Maradan (5p. 170-180).

CHAPITRE X.

Les injonctions précises d’Emilie à Annette sur le silence qu’il falloit garder, ne furent d’aucun effet. Le sujet de sa terreur avoit répandu une alarme si vive parmi les domestiques, que tous affirmoient alors avoir entendu dans le château les bruits les plus extraordinaires. Le comte en fut informé, et on lui dit que la partie du nord étoit très-certainement fréquentée par des esprits.

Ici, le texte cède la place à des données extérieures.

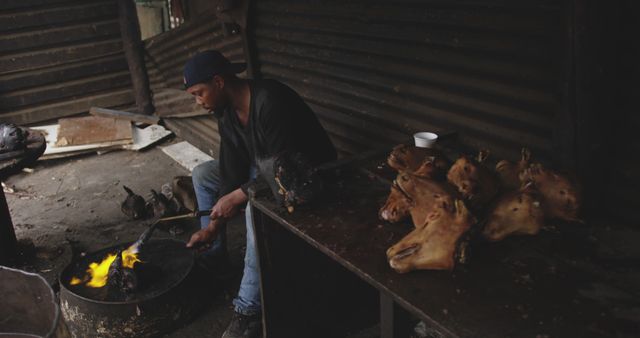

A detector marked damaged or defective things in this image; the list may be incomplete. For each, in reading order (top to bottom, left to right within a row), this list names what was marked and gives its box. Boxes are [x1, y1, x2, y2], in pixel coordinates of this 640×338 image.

rusted metal panel [0, 0, 132, 125]
rusted metal panel [252, 0, 568, 162]
dark charred object [0, 123, 26, 154]
dark charred object [119, 186, 146, 220]
dark charred object [258, 152, 322, 213]
dark charred object [59, 239, 202, 336]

Il en rit d’abord, et tourna le conte en ridicule ; mais s’appercevant bientôt qu’il produisoit des effets sérieux, et qu’il excitoit dans le château une extrême confusion, il défendit à tout le monde de le répéter sous peine d’en être puni.

L’arrivée de quelques amis réussit à le distraire entièrement ; ses domestiques eux-mêmes avoient peu le loisir de s’étendre sur ce sujet, excepté les après-soupers. Réunis dans leur salle, ils racontoient des histoires de revenans, jusqu’à ne plus oser lever les yeux : on tressailloit alors à la secousse d’une porte qui retomboit dans le passage, et l’on refusoit d’aller seul dans quelque partie que ce fût de la maison.

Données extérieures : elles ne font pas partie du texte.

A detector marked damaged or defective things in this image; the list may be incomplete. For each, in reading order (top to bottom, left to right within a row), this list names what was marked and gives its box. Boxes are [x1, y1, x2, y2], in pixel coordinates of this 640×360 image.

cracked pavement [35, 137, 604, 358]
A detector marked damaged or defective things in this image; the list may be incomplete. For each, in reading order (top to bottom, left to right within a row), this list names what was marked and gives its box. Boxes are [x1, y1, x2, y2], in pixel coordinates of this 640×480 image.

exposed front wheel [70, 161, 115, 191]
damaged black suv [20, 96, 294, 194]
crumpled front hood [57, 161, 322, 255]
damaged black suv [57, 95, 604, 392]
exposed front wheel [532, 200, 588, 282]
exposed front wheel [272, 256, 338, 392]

Annette, en pareil cas, se distinguoit : elle racontoit non-seulement les prodiges dont elle avoit été témoin, mais encore tout ce qu’elle avoit imaginé dans les murs du château d’Udolphe. Elle n’oublioit pas l’étrange disparition de la signora Laurentini, qui faisoit une forte impression sur l’esprit de ses auditeurs. Annette auroit même tout naturellement expliqué les soupçons qu’elle formoit sur Montoni, si le prudent Ludovico, actuellement au service du comte, ne l’eût toujours interrompue quand elle en venoit à ce chapitre.

Parmi ces étrangers qui étoient venus voir le comte dans son château, étoient le baron de Sainte-Foix, son ancien ami, et son fils le chevalier de Sainte-Foix. C’étoit un jeune homme aimable et sensible. Il avoit connu Blanche à Paris l’année précédente, et avoit conçu pour elle une véritable passion. L’ancienne amitié du comte pour son père, les convenances mutuelles de cette alliance, avoient intérieurement fait désirer au comte qu’elle s’accomplît. Mais trouvant alors sa fille trop jeune pour fixer le choix de sa vie ; voulant d’ailleurs éprouver la constance du chevalier, il avoit différé d’agréer sa demande, sans pourtant lui ôter l’espoir. Ce jeune homme arrivoit avec le baron, son père, pour réclamer le prix de sa persévérance ; le comte l’accorda, et Blanche ne s’y opposa pas.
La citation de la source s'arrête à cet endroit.